[Items from a dataset]
.....
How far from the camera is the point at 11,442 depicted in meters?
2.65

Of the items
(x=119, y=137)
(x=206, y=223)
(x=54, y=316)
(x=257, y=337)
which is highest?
.....
THE TASK
Reproduce every line of the records above word for word, with no changes.

OUTPUT OF THE EXERCISE
How far from the camera is the point at 11,442 depicted in meters?
2.65

Of the items
(x=119, y=137)
(x=206, y=223)
(x=54, y=316)
(x=257, y=337)
which is highest?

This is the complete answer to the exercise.